WORK TASK
Return every record exactly. Omit nothing.

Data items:
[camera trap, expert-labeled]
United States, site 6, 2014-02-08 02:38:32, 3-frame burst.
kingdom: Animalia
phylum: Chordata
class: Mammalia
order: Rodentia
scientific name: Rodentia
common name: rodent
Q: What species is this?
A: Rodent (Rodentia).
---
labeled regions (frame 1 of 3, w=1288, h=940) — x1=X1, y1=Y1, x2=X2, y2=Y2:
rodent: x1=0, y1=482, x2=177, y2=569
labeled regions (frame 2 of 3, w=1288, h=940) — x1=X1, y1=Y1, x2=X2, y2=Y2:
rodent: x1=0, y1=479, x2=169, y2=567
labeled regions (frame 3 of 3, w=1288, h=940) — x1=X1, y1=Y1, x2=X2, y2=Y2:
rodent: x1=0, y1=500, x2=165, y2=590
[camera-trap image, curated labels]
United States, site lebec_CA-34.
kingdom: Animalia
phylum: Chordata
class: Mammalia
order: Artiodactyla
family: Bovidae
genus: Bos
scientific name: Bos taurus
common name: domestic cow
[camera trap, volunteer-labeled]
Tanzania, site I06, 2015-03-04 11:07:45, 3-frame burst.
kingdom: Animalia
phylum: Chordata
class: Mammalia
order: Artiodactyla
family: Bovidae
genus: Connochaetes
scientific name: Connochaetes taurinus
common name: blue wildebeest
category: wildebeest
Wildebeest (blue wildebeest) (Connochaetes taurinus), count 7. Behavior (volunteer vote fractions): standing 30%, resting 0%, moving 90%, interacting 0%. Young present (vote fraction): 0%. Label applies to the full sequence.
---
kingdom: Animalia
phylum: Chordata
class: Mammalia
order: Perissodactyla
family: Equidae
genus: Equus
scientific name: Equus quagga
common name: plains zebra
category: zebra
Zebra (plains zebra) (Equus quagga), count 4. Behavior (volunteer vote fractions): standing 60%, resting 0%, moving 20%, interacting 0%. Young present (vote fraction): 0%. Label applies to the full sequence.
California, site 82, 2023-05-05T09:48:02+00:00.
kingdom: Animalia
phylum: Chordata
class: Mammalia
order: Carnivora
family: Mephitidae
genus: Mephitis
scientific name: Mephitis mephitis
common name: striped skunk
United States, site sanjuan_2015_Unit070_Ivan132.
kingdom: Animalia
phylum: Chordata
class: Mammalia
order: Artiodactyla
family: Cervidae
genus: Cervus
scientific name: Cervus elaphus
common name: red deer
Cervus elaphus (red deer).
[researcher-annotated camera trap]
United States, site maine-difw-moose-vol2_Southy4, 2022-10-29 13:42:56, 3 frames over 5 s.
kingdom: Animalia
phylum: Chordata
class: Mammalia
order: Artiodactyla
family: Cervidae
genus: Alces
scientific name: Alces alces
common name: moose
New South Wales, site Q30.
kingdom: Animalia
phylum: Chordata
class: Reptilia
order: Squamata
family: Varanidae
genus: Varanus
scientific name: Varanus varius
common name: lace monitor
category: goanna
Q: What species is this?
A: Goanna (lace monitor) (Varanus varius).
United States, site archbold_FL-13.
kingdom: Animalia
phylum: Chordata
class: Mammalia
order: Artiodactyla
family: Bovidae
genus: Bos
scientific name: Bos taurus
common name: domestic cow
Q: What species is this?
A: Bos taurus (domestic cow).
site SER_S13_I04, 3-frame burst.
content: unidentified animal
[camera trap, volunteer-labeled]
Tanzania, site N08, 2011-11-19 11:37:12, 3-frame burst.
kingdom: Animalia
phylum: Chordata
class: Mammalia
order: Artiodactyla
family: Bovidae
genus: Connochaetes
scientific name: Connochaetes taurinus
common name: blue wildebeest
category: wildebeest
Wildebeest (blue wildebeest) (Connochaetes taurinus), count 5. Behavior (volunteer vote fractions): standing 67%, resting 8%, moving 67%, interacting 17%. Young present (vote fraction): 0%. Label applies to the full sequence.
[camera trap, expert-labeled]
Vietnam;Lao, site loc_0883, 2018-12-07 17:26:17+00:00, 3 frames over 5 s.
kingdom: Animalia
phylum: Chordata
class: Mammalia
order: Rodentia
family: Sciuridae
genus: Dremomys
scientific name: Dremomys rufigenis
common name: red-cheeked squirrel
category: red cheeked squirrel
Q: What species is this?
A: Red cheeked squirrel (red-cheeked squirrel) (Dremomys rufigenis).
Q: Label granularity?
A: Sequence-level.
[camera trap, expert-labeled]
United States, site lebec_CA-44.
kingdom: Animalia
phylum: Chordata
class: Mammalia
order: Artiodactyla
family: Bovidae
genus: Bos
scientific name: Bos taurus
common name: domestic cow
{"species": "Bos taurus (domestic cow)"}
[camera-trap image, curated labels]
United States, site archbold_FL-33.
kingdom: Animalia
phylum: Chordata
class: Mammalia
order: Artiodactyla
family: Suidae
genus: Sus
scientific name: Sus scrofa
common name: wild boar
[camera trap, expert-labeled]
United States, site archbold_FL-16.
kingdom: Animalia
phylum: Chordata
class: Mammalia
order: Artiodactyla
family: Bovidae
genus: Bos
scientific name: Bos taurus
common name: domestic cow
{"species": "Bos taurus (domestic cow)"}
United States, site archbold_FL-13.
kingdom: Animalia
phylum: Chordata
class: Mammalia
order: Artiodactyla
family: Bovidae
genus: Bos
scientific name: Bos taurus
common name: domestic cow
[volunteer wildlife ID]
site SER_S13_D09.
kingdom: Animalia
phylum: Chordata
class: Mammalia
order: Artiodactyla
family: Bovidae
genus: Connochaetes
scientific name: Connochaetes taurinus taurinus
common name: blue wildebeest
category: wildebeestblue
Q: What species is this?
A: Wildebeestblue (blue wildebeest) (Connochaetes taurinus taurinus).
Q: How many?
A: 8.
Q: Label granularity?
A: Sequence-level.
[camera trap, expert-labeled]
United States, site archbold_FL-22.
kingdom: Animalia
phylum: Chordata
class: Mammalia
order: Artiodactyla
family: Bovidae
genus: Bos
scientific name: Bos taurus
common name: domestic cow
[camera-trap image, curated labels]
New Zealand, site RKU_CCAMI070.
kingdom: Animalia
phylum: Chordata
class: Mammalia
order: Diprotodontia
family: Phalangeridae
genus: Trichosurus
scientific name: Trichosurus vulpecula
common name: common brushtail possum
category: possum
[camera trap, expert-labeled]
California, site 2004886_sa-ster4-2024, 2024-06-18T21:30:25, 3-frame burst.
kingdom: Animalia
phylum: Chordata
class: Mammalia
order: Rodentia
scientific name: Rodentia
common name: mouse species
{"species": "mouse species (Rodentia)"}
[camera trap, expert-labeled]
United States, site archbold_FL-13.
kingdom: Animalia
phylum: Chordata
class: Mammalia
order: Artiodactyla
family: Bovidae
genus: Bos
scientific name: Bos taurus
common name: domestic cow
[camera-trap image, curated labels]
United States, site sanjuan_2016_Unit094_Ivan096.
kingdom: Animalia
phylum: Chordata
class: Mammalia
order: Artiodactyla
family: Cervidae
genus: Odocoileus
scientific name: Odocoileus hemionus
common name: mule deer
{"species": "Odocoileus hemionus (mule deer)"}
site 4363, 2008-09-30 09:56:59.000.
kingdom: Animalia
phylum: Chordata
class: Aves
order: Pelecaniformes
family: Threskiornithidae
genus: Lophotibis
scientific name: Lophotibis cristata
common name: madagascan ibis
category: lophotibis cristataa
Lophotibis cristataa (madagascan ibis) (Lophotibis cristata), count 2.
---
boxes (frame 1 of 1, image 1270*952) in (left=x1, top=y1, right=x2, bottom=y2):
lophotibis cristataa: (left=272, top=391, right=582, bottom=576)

ANSWER BOX
[camera trap, expert-labeled]
United States, site 6, 2014-02-08 02:38:32, 3-frame burst.
kingdom: Animalia
phylum: Chordata
class: Mammalia
order: Rodentia
scientific name: Rodentia
common name: rodent
Q: What species is this?
A: Rodent (Rodentia).
---
labeled regions (frame 1 of 3, w=1288, h=940) — x1=X1, y1=Y1, x2=X2, y2=Y2:
rodent: x1=0, y1=482, x2=177, y2=569
labeled regions (frame 2 of 3, w=1288, h=940) — x1=X1, y1=Y1, x2=X2, y2=Y2:
rodent: x1=0, y1=479, x2=169, y2=567
labeled regions (frame 3 of 3, w=1288, h=940) — x1=X1, y1=Y1, x2=X2, y2=Y2:
rodent: x1=0, y1=500, x2=165, y2=590
[camera-trap image, curated labels]
United States, site lebec_CA-34.
kingdom: Animalia
phylum: Chordata
class: Mammalia
order: Artiodactyla
family: Bovidae
genus: Bos
scientific name: Bos taurus
common name: domestic cow
[camera trap, volunteer-labeled]
Tanzania, site I06, 2015-03-04 11:07:45, 3-frame burst.
kingdom: Animalia
phylum: Chordata
class: Mammalia
order: Artiodactyla
family: Bovidae
genus: Connochaetes
scientific name: Connochaetes taurinus
common name: blue wildebeest
category: wildebeest
Wildebeest (blue wildebeest) (Connochaetes taurinus), count 7. Behavior (volunteer vote fractions): standing 30%, resting 0%, moving 90%, interacting 0%. Young present (vote fraction): 0%. Label applies to the full sequence.
---
kingdom: Animalia
phylum: Chordata
class: Mammalia
order: Perissodactyla
family: Equidae
genus: Equus
scientific name: Equus quagga
common name: plains zebra
category: zebra
Zebra (plains zebra) (Equus quagga), count 4. Behavior (volunteer vote fractions): standing 60%, resting 0%, moving 20%, interacting 0%. Young present (vote fraction): 0%. Label applies to the full sequence.
California, site 82, 2023-05-05T09:48:02+00:00.
kingdom: Animalia
phylum: Chordata
class: Mammalia
order: Carnivora
family: Mephitidae
genus: Mephitis
scientific name: Mephitis mephitis
common name: striped skunk
United States, site sanjuan_2015_Unit070_Ivan132.
kingdom: Animalia
phylum: Chordata
class: Mammalia
order: Artiodactyla
family: Cervidae
genus: Cervus
scientific name: Cervus elaphus
common name: red deer
Cervus elaphus (red deer).
[researcher-annotated camera trap]
United States, site maine-difw-moose-vol2_Southy4, 2022-10-29 13:42:56, 3 frames over 5 s.
kingdom: Animalia
phylum: Chordata
class: Mammalia
order: Artiodactyla
family: Cervidae
genus: Alces
scientific name: Alces alces
common name: moose
New South Wales, site Q30.
kingdom: Animalia
phylum: Chordata
class: Reptilia
order: Squamata
family: Varanidae
genus: Varanus
scientific name: Varanus varius
common name: lace monitor
category: goanna
Q: What species is this?
A: Goanna (lace monitor) (Varanus varius).
United States, site archbold_FL-13.
kingdom: Animalia
phylum: Chordata
class: Mammalia
order: Artiodactyla
family: Bovidae
genus: Bos
scientific name: Bos taurus
common name: domestic cow
Q: What species is this?
A: Bos taurus (domestic cow).
site SER_S13_I04, 3-frame burst.
content: unidentified animal
[camera trap, volunteer-labeled]
Tanzania, site N08, 2011-11-19 11:37:12, 3-frame burst.
kingdom: Animalia
phylum: Chordata
class: Mammalia
order: Artiodactyla
family: Bovidae
genus: Connochaetes
scientific name: Connochaetes taurinus
common name: blue wildebeest
category: wildebeest
Wildebeest (blue wildebeest) (Connochaetes taurinus), count 5. Behavior (volunteer vote fractions): standing 67%, resting 8%, moving 67%, interacting 17%. Young present (vote fraction): 0%. Label applies to the full sequence.
[camera trap, expert-labeled]
Vietnam;Lao, site loc_0883, 2018-12-07 17:26:17+00:00, 3 frames over 5 s.
kingdom: Animalia
phylum: Chordata
class: Mammalia
order: Rodentia
family: Sciuridae
genus: Dremomys
scientific name: Dremomys rufigenis
common name: red-cheeked squirrel
category: red cheeked squirrel
Q: What species is this?
A: Red cheeked squirrel (red-cheeked squirrel) (Dremomys rufigenis).
Q: Label granularity?
A: Sequence-level.
[camera trap, expert-labeled]
United States, site lebec_CA-44.
kingdom: Animalia
phylum: Chordata
class: Mammalia
order: Artiodactyla
family: Bovidae
genus: Bos
scientific name: Bos taurus
common name: domestic cow
{"species": "Bos taurus (domestic cow)"}
[camera-trap image, curated labels]
United States, site archbold_FL-33.
kingdom: Animalia
phylum: Chordata
class: Mammalia
order: Artiodactyla
family: Suidae
genus: Sus
scientific name: Sus scrofa
common name: wild boar
[camera trap, expert-labeled]
United States, site archbold_FL-16.
kingdom: Animalia
phylum: Chordata
class: Mammalia
order: Artiodactyla
family: Bovidae
genus: Bos
scientific name: Bos taurus
common name: domestic cow
{"species": "Bos taurus (domestic cow)"}
United States, site archbold_FL-13.
kingdom: Animalia
phylum: Chordata
class: Mammalia
order: Artiodactyla
family: Bovidae
genus: Bos
scientific name: Bos taurus
common name: domestic cow
[volunteer wildlife ID]
site SER_S13_D09.
kingdom: Animalia
phylum: Chordata
class: Mammalia
order: Artiodactyla
family: Bovidae
genus: Connochaetes
scientific name: Connochaetes taurinus taurinus
common name: blue wildebeest
category: wildebeestblue
Q: What species is this?
A: Wildebeestblue (blue wildebeest) (Connochaetes taurinus taurinus).
Q: How many?
A: 8.
Q: Label granularity?
A: Sequence-level.
[camera trap, expert-labeled]
United States, site archbold_FL-22.
kingdom: Animalia
phylum: Chordata
class: Mammalia
order: Artiodactyla
family: Bovidae
genus: Bos
scientific name: Bos taurus
common name: domestic cow
[camera-trap image, curated labels]
New Zealand, site RKU_CCAMI070.
kingdom: Animalia
phylum: Chordata
class: Mammalia
order: Diprotodontia
family: Phalangeridae
genus: Trichosurus
scientific name: Trichosurus vulpecula
common name: common brushtail possum
category: possum
[camera trap, expert-labeled]
California, site 2004886_sa-ster4-2024, 2024-06-18T21:30:25, 3-frame burst.
kingdom: Animalia
phylum: Chordata
class: Mammalia
order: Rodentia
scientific name: Rodentia
common name: mouse species
{"species": "mouse species (Rodentia)"}
[camera trap, expert-labeled]
United States, site archbold_FL-13.
kingdom: Animalia
phylum: Chordata
class: Mammalia
order: Artiodactyla
family: Bovidae
genus: Bos
scientific name: Bos taurus
common name: domestic cow
[camera-trap image, curated labels]
United States, site sanjuan_2016_Unit094_Ivan096.
kingdom: Animalia
phylum: Chordata
class: Mammalia
order: Artiodactyla
family: Cervidae
genus: Odocoileus
scientific name: Odocoileus hemionus
common name: mule deer
{"species": "Odocoileus hemionus (mule deer)"}
site 4363, 2008-09-30 09:56:59.000.
kingdom: Animalia
phylum: Chordata
class: Aves
order: Pelecaniformes
family: Threskiornithidae
genus: Lophotibis
scientific name: Lophotibis cristata
common name: madagascan ibis
category: lophotibis cristataa
Lophotibis cristataa (madagascan ibis) (Lophotibis cristata), count 2.
---
boxes (frame 1 of 1, image 1270*952) in (left=x1, top=y1, right=x2, bottom=y2):
lophotibis cristataa: (left=272, top=391, right=582, bottom=576)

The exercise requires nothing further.